The optimal controller is linear and given as: $$\mathbf{u}_{t} = -\mathbf{F}_{t} \mathbf{x}_{t},$$ where: $$\mathbf{F}_{t} = (\mathbf{R}_{t} + \mathbf{B}^{\top}_{t} \mathbf{P}_{t + 1} \mathbf{B}_{t})^{-1} \mathbf{B}^{\top}_{t} \mathbf{P}_{t + 1} \mathbf{A}_{t},$$ and $\mathbf{P}_{t}$ is found iteratively backwards in time by the dynamic Riccati equation: \begin{align} \mathbf{P}_{t} & = \mathbf{A}_{t}^{\top} \mathbf{P}_{t + 1} \mathbf{A}_{t} - \mathbf{A}^{\top}_{t} \mathbf{P}_{t + 1} \mathbf{B}_{t} (\mathbf{R}_{t} + \mathbf{B}^{\top}_{t} \mathbf{P}_{t + 1} \mathbf{B}_{t})^{-1} \mathbf{B}^{\top}_{t} \mathbf{P}_{t + 1} \mathbf{A}_{t} + \mathbf{Q}_{t}\\ & = \mathbf{A}_{t}^{\top} \mathbf{P}_{t + 1} (\mathbf{A}_{t} - \mathbf{B}_{t} \mathbf{F}_{t}) + \mathbf{Q}_{t}. \end{align}

Problem

Given the solution, one can calculate the auxiliary variable $\mathbf{P}_{t}$, and then obtain the optimal controller gain $\mathbf{F}_{t - 1}$ backward in time. However, the problem I am working with has a state with very high dimensions, $n > 10^{6}$, while the dimension $m$ of the action is much smaller ($m = 10$). In addition, $\mathbf{A}_{t}, \mathbf{Q}_{t}$ and $\mathbf{R}_{t}$ are diagonal matrices. Strictly following the provided solution consistently results in "out of memory" issue due to the storage of the auxiliary matrix $P_{t}$ which requires $\mathcal{O}(n^{2})$.

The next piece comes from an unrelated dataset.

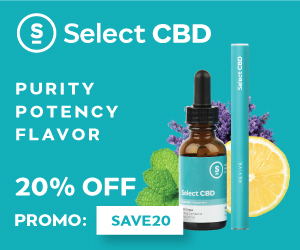 5 Reasons CBD Oil Edibles Should Be On Your Menu And Where To Buy Them Online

I searched for some large-scaled LQR problems, but most of them are about the infinite-horizon, where they approximately solved the algebraic Riccati equation, not the difference Riccati equation.

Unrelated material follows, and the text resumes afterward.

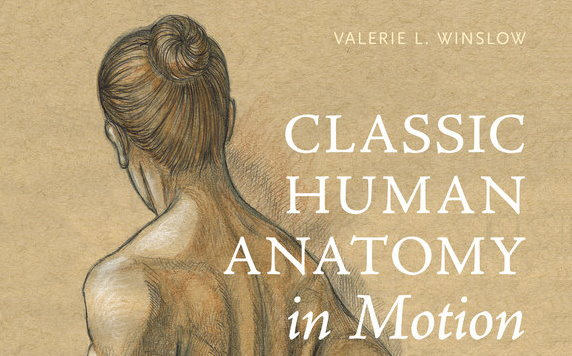 Classic Human Anatomy In Motion By Valerie L Winslow Review The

I wonder if there is a way to handle this large-scaled problem, since at the end, what we need is the controller gain $\mathbf{F} \in \mathbb{R}^{m \times n}$, which is reasonable to store in the memory.


Update on Oct 13, 2021

After searching, I found a way to directly solve for action $\mathbf{u}_{t}$ without the auxiliary variable $\mathbf{P}_{t}$. It is to re-parameterize the action as a linear function of the initial state (see MIT 6.832 and Caltech CS159). This results in a quadratic optimization for the cost $J$.